=== Requirement ===
Go to the line holding "Endocrine secretion of" in the data below and repeat it exactly, then each line after it up to and including the one holding "в) вирусология". Omit pictures.
═════ Supplied material ═════
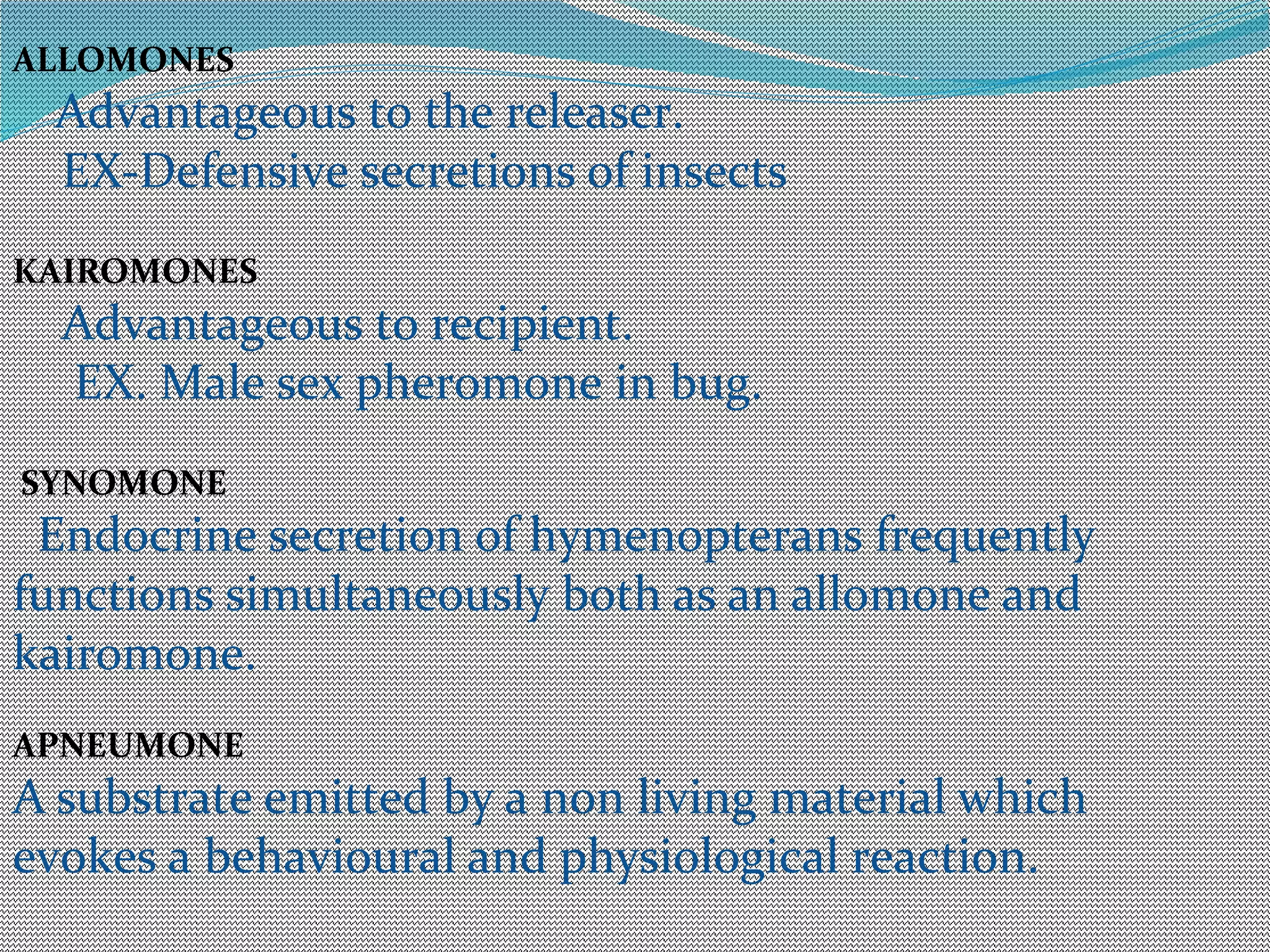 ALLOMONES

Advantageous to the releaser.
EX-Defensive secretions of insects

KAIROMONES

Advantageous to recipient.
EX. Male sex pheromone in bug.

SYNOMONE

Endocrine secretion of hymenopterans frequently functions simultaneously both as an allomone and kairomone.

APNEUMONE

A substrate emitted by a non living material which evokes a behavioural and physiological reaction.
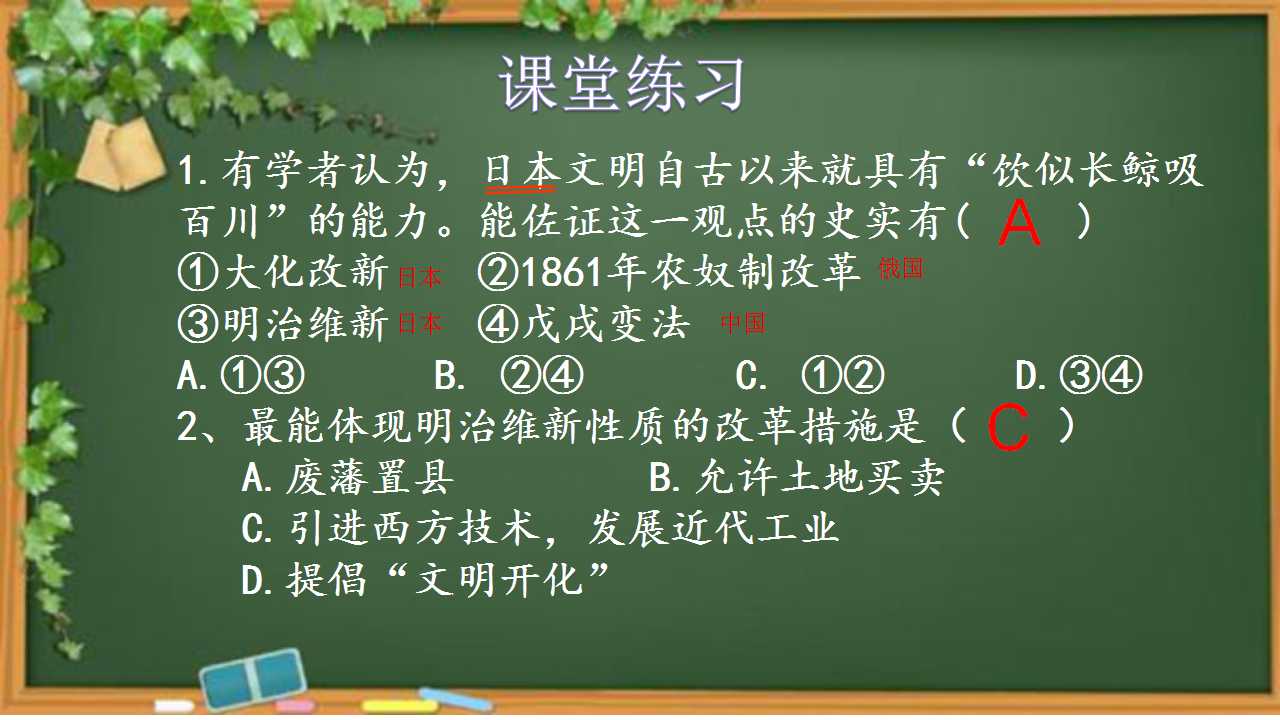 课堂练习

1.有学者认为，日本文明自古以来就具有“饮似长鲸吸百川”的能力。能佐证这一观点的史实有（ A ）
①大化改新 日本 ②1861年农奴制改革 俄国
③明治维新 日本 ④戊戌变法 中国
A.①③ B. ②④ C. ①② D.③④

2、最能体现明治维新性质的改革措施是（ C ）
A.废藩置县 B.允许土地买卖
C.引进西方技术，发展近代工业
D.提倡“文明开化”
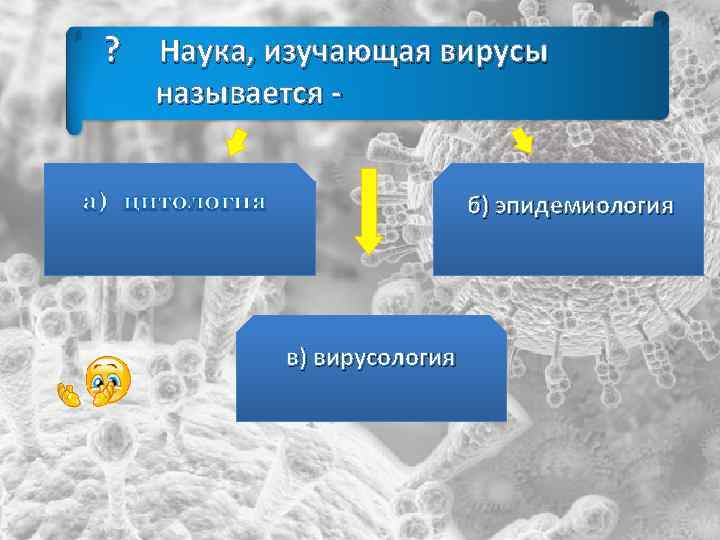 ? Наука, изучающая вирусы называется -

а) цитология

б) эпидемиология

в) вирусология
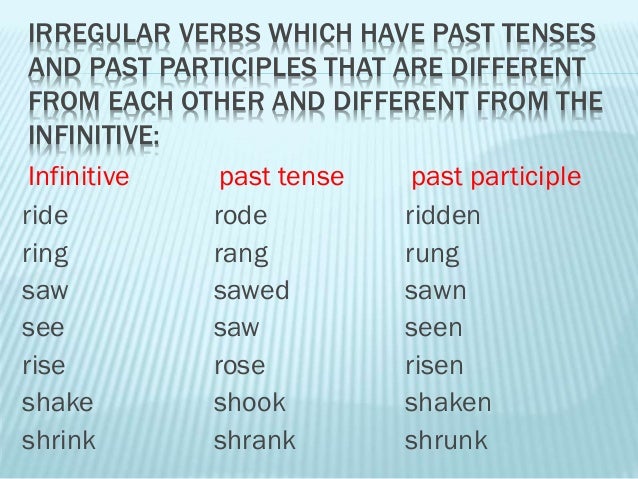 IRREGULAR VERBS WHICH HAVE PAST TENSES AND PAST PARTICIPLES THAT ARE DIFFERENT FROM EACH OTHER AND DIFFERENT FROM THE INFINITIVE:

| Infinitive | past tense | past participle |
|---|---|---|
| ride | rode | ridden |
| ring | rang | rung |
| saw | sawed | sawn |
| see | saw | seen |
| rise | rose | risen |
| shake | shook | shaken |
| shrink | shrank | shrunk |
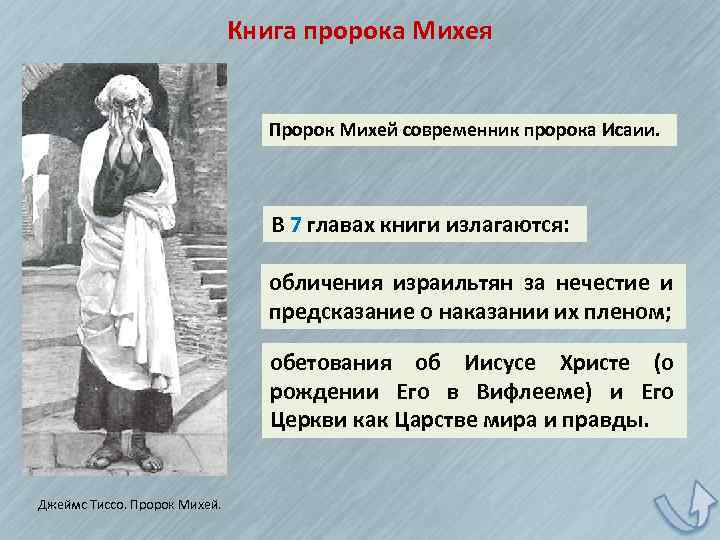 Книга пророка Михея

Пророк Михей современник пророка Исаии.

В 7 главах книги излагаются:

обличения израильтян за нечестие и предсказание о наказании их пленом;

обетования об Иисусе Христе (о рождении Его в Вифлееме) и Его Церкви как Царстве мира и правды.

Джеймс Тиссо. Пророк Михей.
═════
=== Solution ===
Endocrine secretion of hymenopterans frequently functions simultaneously both as an allomone and kairomone.

APNEUMONE

A substrate emitted by a non living material which evokes a behavioural and physiological reaction.
 课堂练习

1.有学者认为，日本文明自古以来就具有“饮似长鲸吸百川”的能力。能佐证这一观点的史实有（ A ）
①大化改新 日本 ②1861年农奴制改革 俄国
③明治维新 日本 ④戊戌变法 中国
A.①③ B. ②④ C. ①② D.③④

2、最能体现明治维新性质的改革措施是（ C ）
A.废藩置县 B.允许土地买卖
C.引进西方技术，发展近代工业
D.提倡“文明开化”
 ? Наука, изучающая вирусы называется -

а) цитология

б) эпидемиология

в) вирусология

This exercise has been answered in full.